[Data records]
┄┄┄┄┄┄┄┄┄┄┄┄┄┄┄┄┄┄┄┄

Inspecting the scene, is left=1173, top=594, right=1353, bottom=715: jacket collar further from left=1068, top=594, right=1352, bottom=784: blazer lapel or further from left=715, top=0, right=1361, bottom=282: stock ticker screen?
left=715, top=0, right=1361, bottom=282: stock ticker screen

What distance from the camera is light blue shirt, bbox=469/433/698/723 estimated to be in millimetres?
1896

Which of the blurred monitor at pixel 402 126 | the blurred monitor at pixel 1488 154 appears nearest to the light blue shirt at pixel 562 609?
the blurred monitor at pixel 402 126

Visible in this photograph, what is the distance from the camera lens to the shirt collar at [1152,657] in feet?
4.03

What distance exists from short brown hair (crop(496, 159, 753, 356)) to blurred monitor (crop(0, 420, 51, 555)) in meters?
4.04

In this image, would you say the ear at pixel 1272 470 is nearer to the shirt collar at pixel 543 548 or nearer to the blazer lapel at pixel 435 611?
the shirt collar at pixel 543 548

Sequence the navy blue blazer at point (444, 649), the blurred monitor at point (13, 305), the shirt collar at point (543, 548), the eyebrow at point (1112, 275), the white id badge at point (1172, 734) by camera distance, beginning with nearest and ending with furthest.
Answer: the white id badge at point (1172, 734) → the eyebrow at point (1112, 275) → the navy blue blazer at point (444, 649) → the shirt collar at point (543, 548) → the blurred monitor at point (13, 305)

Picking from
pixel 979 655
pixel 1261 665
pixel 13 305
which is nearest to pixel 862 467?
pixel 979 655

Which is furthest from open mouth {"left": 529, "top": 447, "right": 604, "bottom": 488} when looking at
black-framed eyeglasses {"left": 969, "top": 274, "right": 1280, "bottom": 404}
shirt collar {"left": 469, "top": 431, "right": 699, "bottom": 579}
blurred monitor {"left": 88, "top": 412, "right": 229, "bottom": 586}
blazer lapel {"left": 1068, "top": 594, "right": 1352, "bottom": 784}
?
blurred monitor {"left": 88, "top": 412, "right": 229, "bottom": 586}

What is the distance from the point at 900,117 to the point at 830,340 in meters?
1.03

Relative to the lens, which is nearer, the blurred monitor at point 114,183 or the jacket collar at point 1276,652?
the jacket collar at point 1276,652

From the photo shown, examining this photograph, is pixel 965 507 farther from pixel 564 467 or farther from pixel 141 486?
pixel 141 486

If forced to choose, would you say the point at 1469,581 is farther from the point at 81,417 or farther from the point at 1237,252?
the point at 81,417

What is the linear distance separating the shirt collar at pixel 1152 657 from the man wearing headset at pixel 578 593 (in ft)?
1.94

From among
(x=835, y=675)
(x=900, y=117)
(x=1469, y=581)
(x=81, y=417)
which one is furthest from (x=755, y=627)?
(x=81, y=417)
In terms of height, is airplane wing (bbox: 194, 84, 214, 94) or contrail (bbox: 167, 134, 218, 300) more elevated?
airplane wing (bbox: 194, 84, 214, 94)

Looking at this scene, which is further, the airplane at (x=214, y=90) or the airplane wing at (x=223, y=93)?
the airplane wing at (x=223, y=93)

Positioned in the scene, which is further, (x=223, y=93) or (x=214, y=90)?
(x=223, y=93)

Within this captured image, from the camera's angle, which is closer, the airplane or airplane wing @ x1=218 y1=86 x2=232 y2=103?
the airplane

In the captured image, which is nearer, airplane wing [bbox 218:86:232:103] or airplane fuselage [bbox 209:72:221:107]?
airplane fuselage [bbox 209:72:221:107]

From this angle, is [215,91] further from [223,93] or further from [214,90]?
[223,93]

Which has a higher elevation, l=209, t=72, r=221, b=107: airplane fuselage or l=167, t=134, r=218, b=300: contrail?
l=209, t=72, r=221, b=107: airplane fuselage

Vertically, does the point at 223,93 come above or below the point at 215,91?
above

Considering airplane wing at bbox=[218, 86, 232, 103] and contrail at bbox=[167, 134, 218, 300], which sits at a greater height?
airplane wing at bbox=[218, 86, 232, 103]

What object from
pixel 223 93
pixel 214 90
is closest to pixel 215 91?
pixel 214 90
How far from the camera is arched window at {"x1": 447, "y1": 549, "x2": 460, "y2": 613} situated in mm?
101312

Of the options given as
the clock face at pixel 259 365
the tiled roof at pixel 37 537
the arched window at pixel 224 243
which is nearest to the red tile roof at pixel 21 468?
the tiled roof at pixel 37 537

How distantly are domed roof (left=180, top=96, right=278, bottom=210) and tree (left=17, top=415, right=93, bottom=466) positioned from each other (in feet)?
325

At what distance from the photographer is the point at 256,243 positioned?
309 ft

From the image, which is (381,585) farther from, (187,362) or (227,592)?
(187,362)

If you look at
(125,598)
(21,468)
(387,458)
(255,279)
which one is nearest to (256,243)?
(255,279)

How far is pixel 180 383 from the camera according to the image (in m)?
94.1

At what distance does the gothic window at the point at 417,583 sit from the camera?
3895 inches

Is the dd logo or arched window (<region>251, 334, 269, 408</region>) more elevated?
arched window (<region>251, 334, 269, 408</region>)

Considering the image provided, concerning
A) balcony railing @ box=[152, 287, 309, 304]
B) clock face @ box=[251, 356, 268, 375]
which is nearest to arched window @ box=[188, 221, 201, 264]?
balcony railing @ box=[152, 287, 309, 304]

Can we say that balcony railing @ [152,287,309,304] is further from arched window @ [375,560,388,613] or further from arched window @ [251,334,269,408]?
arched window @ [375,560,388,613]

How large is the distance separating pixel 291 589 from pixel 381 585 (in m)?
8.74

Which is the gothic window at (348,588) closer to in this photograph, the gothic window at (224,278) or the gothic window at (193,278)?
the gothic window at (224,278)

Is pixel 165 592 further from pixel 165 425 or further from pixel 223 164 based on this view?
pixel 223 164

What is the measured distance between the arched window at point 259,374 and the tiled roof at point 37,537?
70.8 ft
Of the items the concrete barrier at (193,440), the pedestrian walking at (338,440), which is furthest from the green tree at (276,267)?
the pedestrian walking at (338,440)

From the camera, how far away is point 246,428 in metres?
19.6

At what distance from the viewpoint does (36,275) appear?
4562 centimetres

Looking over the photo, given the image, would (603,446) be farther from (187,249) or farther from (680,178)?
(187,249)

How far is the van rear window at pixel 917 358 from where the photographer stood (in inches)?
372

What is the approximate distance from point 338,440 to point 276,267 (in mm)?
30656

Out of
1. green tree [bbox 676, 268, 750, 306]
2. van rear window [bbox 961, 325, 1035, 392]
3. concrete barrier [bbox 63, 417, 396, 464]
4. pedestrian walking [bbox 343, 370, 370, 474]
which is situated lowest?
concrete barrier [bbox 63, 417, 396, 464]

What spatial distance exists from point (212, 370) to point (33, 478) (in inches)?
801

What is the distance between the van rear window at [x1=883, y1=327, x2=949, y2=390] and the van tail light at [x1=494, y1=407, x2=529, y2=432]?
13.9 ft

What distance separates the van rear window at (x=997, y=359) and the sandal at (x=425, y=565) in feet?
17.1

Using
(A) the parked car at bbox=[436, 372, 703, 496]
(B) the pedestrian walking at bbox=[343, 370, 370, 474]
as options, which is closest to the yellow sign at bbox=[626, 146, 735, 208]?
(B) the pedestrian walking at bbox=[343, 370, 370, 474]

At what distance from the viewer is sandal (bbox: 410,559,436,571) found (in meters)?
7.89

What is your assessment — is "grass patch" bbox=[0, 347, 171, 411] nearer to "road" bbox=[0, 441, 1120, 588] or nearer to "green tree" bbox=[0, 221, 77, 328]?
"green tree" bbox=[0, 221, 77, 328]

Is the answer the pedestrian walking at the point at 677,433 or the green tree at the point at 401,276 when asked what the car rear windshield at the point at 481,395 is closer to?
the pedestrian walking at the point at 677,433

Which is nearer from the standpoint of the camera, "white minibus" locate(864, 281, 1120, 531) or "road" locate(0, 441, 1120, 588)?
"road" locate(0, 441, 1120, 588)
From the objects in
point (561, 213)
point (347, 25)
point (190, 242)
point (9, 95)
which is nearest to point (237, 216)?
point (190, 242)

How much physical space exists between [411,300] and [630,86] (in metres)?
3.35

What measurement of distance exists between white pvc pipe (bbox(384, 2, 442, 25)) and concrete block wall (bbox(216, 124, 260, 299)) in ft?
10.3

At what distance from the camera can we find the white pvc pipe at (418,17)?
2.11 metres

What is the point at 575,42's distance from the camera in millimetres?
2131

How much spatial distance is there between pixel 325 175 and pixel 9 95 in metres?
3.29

┄┄┄┄┄┄┄┄┄┄┄┄┄┄┄┄┄┄┄┄

◆ Stated task
Everything from the line containing "What spatial distance" to the end of the records must be written out exactly; include both of those lines and no others.

◆ The completed task
What spatial distance exists from point (212, 370) to point (33, 478) (in inches)?
801

What is the distance between the van rear window at [x1=883, y1=327, x2=949, y2=390] and the van tail light at [x1=494, y1=407, x2=529, y2=432]?
13.9 ft

What distance separates the van rear window at (x=997, y=359) and the sandal at (x=425, y=565) in feet?
17.1

Using
(A) the parked car at bbox=[436, 372, 703, 496]
(B) the pedestrian walking at bbox=[343, 370, 370, 474]
as options, which is closest to the yellow sign at bbox=[626, 146, 735, 208]?
(B) the pedestrian walking at bbox=[343, 370, 370, 474]

At what distance from the viewer is sandal (bbox: 410,559,436,571) found (in meters)?
7.89

What is your assessment — is "grass patch" bbox=[0, 347, 171, 411] nearer to "road" bbox=[0, 441, 1120, 588] or nearer to "green tree" bbox=[0, 221, 77, 328]?
"green tree" bbox=[0, 221, 77, 328]

Is the answer the pedestrian walking at the point at 677,433 or the green tree at the point at 401,276 when asked what the car rear windshield at the point at 481,395 is closer to?
the pedestrian walking at the point at 677,433

Which is nearer from the standpoint of the camera, "white minibus" locate(864, 281, 1120, 531) or "road" locate(0, 441, 1120, 588)?
"road" locate(0, 441, 1120, 588)
From the objects in
point (561, 213)
point (347, 25)
point (190, 242)
point (9, 95)
which is nearest to point (237, 216)?
point (190, 242)

How much physical space exists between [411,300] and [630,86] (in metres)?
3.35

What measurement of distance exists between white pvc pipe (bbox(384, 2, 442, 25)) and concrete block wall (bbox(216, 124, 260, 299)) in ft?
10.3

At what distance from the camera can we find the white pvc pipe at (418,17)?
2.11 metres

What is the point at 575,42's distance from the camera in millimetres?
2131

How much spatial distance is there between pixel 325 175 and pixel 9 95 in metres?
3.29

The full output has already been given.